## begin Data rows

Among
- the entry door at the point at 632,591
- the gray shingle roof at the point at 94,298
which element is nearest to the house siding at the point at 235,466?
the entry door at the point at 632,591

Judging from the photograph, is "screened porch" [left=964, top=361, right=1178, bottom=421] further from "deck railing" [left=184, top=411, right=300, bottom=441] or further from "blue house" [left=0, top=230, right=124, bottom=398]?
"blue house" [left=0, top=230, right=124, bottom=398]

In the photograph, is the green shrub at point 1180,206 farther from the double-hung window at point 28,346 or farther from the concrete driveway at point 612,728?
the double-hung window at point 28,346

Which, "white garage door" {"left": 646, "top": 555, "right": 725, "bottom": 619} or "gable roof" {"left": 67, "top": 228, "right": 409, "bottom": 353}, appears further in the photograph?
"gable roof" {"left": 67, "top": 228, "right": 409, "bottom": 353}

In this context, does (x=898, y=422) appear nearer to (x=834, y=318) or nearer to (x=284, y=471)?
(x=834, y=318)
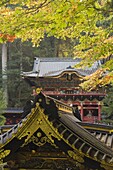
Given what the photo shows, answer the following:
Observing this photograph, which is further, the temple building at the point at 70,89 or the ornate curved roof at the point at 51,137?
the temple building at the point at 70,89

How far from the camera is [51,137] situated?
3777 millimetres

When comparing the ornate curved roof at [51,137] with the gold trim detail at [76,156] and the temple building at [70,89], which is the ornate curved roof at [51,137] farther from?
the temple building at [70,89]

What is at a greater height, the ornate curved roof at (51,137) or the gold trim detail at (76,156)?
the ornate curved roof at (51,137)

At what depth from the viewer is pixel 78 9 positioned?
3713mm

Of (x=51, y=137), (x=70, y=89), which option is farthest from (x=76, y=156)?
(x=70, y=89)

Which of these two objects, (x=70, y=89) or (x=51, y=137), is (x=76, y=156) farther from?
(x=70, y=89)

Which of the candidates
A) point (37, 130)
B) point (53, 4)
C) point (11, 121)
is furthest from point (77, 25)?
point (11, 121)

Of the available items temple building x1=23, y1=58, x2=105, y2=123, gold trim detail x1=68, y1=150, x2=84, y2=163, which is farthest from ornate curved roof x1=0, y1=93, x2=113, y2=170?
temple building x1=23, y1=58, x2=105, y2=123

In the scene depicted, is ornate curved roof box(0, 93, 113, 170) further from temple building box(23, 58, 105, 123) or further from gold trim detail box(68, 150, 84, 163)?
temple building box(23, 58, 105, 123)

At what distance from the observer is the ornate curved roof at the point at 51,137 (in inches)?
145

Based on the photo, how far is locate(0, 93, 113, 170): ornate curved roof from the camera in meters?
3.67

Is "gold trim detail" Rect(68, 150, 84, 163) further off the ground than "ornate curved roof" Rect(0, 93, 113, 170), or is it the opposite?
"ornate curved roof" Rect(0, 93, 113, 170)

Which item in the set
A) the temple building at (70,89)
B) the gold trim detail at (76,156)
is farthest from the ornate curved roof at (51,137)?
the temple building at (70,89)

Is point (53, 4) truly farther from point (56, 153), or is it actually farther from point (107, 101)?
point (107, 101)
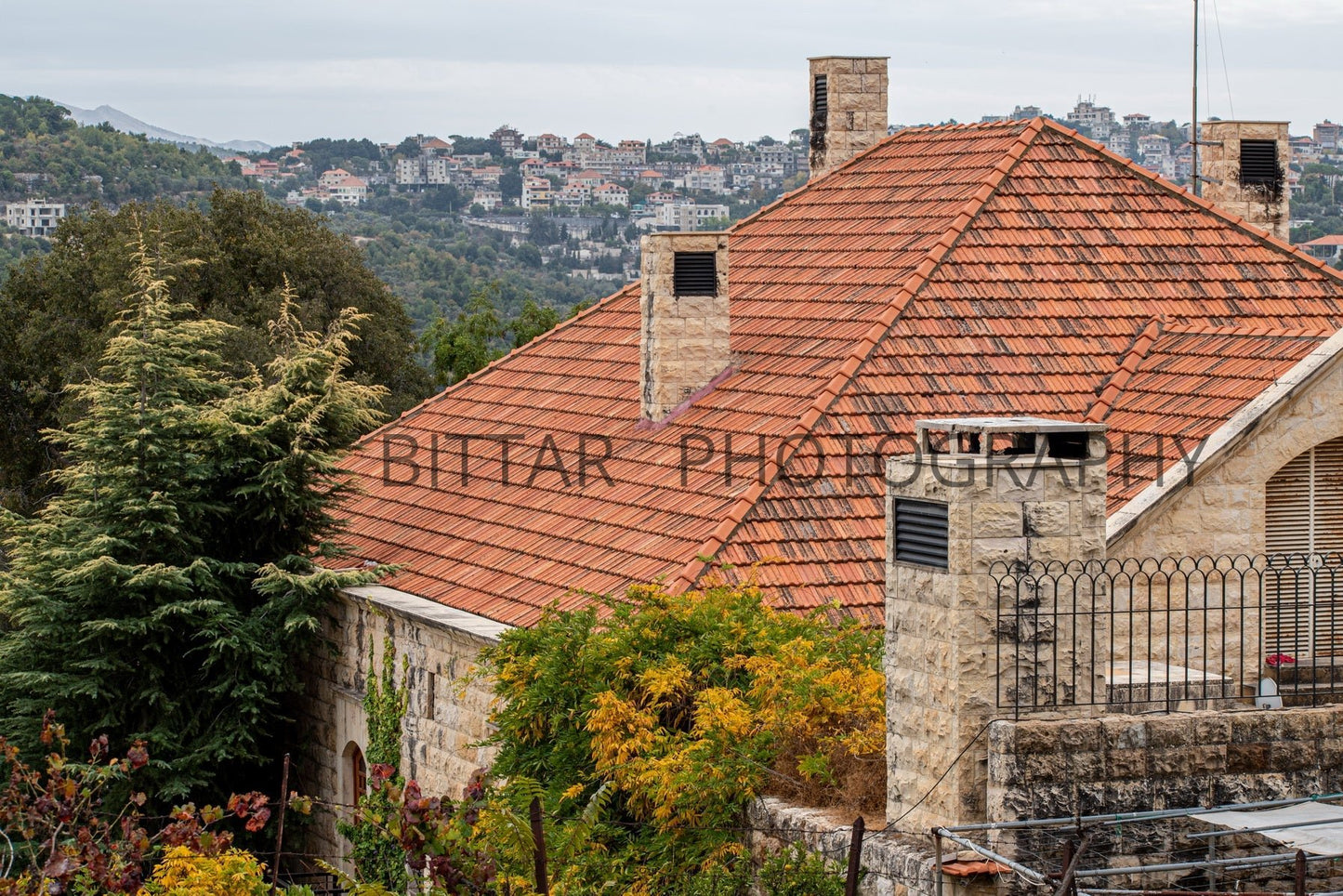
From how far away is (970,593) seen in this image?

## end Data rows

> [Instructions for the task] Return the listing above unchanged, apart from dropping its pictures.

> [Task answer]
Among
- the entry door at the point at 632,591
- the gray shingle roof at the point at 94,298
which element is nearest to the house siding at the point at 235,466?
the entry door at the point at 632,591

Judging from the photograph, is "screened porch" [left=964, top=361, right=1178, bottom=421] further from "deck railing" [left=184, top=411, right=300, bottom=441] or further from "blue house" [left=0, top=230, right=124, bottom=398]?
"blue house" [left=0, top=230, right=124, bottom=398]

In the photograph, is the green shrub at point 1180,206 farther from the double-hung window at point 28,346 or farther from the concrete driveway at point 612,728?
the double-hung window at point 28,346

Which, "white garage door" {"left": 646, "top": 555, "right": 725, "bottom": 619} or "gable roof" {"left": 67, "top": 228, "right": 409, "bottom": 353}, appears further in the photograph?
"gable roof" {"left": 67, "top": 228, "right": 409, "bottom": 353}

In this context, does (x=898, y=422) appear nearer to (x=834, y=318) or nearer to (x=284, y=471)?
(x=834, y=318)
Given what the photo shows, answer the following:
Observing this photograph, which is further, the temple building at the point at 70,89 or the ornate curved roof at the point at 51,137?
the temple building at the point at 70,89

How far from the camera is [51,137] situated?
3777 millimetres

When comparing the ornate curved roof at [51,137] with the gold trim detail at [76,156] and the temple building at [70,89], which is the ornate curved roof at [51,137] farther from?
the temple building at [70,89]

What is at a greater height, the ornate curved roof at (51,137) or the gold trim detail at (76,156)?
the ornate curved roof at (51,137)

At what depth from the viewer is pixel 78 9 positioned?
3713mm

Of (x=51, y=137), (x=70, y=89), which option is farthest from (x=76, y=156)?
(x=70, y=89)

Which of these two objects, (x=70, y=89) or (x=51, y=137), is (x=76, y=156) farther from?
(x=70, y=89)

Which of the candidates
A) point (37, 130)
B) point (53, 4)
C) point (11, 121)
is furthest from point (77, 25)?
point (11, 121)

Of the available items temple building x1=23, y1=58, x2=105, y2=123, gold trim detail x1=68, y1=150, x2=84, y2=163, which is farthest from ornate curved roof x1=0, y1=93, x2=113, y2=170?
temple building x1=23, y1=58, x2=105, y2=123

In the scene depicted, is ornate curved roof box(0, 93, 113, 170) further from temple building box(23, 58, 105, 123) or further from gold trim detail box(68, 150, 84, 163)?
temple building box(23, 58, 105, 123)

At what distance from the observer is the ornate curved roof at the point at 51,137 (in inches)?
145

Based on the photo, how far is locate(0, 93, 113, 170): ornate curved roof from the camera in meters?
3.67

Is "gold trim detail" Rect(68, 150, 84, 163) further off the ground than "ornate curved roof" Rect(0, 93, 113, 170), or is it the opposite?
"ornate curved roof" Rect(0, 93, 113, 170)

Which item in the set
A) the temple building at (70,89)
B) the gold trim detail at (76,156)
is farthest from the ornate curved roof at (51,137)?
the temple building at (70,89)

Is point (53, 4) truly farther from point (56, 153), or is it actually farther from point (107, 101)?
point (107, 101)
From how far away is (970,593) seen in this image?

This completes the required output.